Moreover, in the report it was noted that no information concerning the inclusion of detainees in COVID-19 vaccination programs has been received from the CPRs of Milan,Trapani, Rome, Bari and Caltanissetta. The number of deaths in CPRs, as highlighted in the report, has never been as high as in recent years. Between June 2019 and July 2021, in addition to Moussa Balde, five other foreign citizens lost their lives, mainly due to their needs being neglected. E.H., a 20-year-old Nigerian boy, passed from suicide in the CPR of Brindisi on 2 June 2019. Although the Bolzano mental health centre had confirmed his strong psychiatric instability at the time, he was considered suitable for detention. Hossain Faisal, a 32-year-old Bengali man, died in the CPR hospital in Turin on 8 July 2019, allegedly due to a heart attack.
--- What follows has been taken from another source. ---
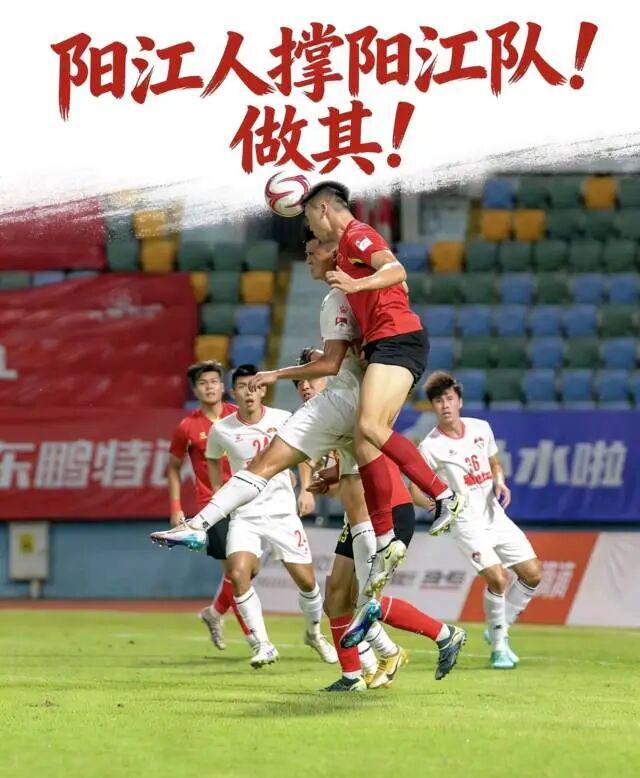 蜂鸟电竞平台首页-青春对决，国字号教头斗法！粤超阳江客场叫板珠海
He too was considered suitable for detention, despite his precarious condition. Aymen Mekni, a 34-year-old Tunisian man, died, due to sudden illness, in the CPR of Caltanissetta on 12 January 2020 (conditions of acute degradation were found inside the centre where he died) and Vakhtang Enukidze, a Georgian man, died in the CPR of Gradisca d’Isonzo, on January 18 2020. Despite severe illness and pain, he remained in detention far from the infirmary area and without supervision and healthcare. Orgest Turia, a 28-year-old Albanian man, died in the CPR of. Gradisca d’Isonzo on 14 July 2020 due to an overdose of methadone, leaving doubts about how he was able to provide himself with that drug.
In the light of the elements that emerged in the report, it is possible to observe that the CPRs are places where not only people “guilty of travel”, but no actual crime, are deprived of their personal liberty, but the minimum standards in terms of basic fundamental rights are not met. The reality is that CPRs are “black holes”, where basic human rights are violated.